• Goal:
List every line in the records below that contains the word "tray", copying each such line in full.

• Provided data:
---+---

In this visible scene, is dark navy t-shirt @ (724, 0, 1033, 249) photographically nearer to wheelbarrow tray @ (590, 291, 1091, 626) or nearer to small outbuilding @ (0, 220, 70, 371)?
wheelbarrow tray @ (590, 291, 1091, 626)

---+---

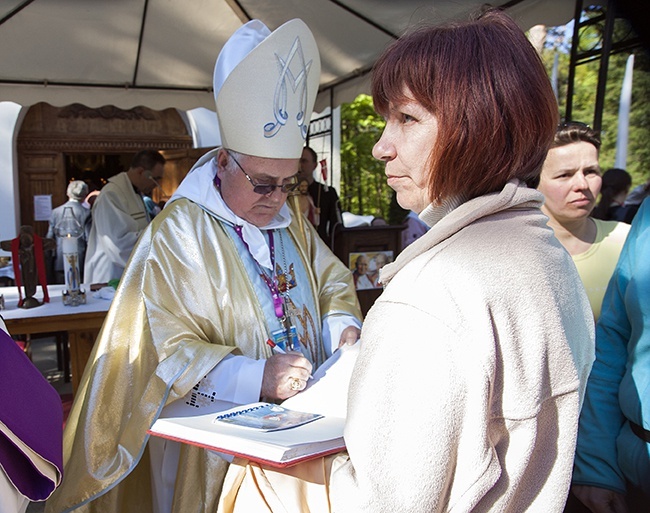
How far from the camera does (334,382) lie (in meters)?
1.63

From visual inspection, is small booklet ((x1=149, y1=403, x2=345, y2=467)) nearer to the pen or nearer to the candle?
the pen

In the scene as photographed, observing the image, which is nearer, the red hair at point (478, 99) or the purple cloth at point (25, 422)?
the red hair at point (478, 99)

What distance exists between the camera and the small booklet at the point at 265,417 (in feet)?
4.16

---+---

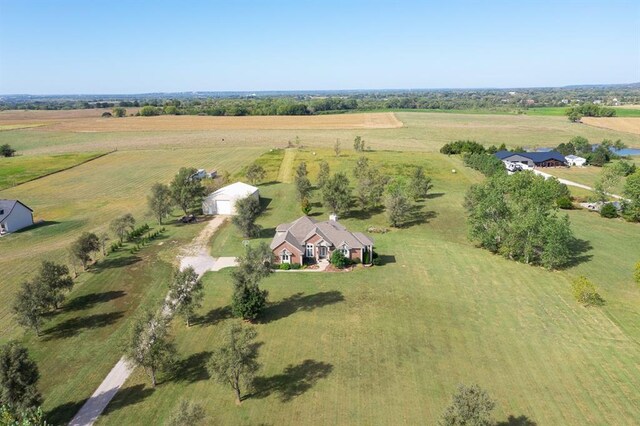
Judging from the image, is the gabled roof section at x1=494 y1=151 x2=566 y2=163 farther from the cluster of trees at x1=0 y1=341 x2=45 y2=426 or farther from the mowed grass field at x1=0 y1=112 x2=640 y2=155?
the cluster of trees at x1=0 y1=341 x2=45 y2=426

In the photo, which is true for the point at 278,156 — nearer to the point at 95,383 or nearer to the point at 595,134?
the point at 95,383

---+---

• Solution to this exercise:
In this visible scene, is dark navy t-shirt @ (724, 0, 1033, 249) photographically nearer to wheelbarrow tray @ (590, 291, 1091, 626) or nearer to small outbuilding @ (0, 220, 70, 371)?
wheelbarrow tray @ (590, 291, 1091, 626)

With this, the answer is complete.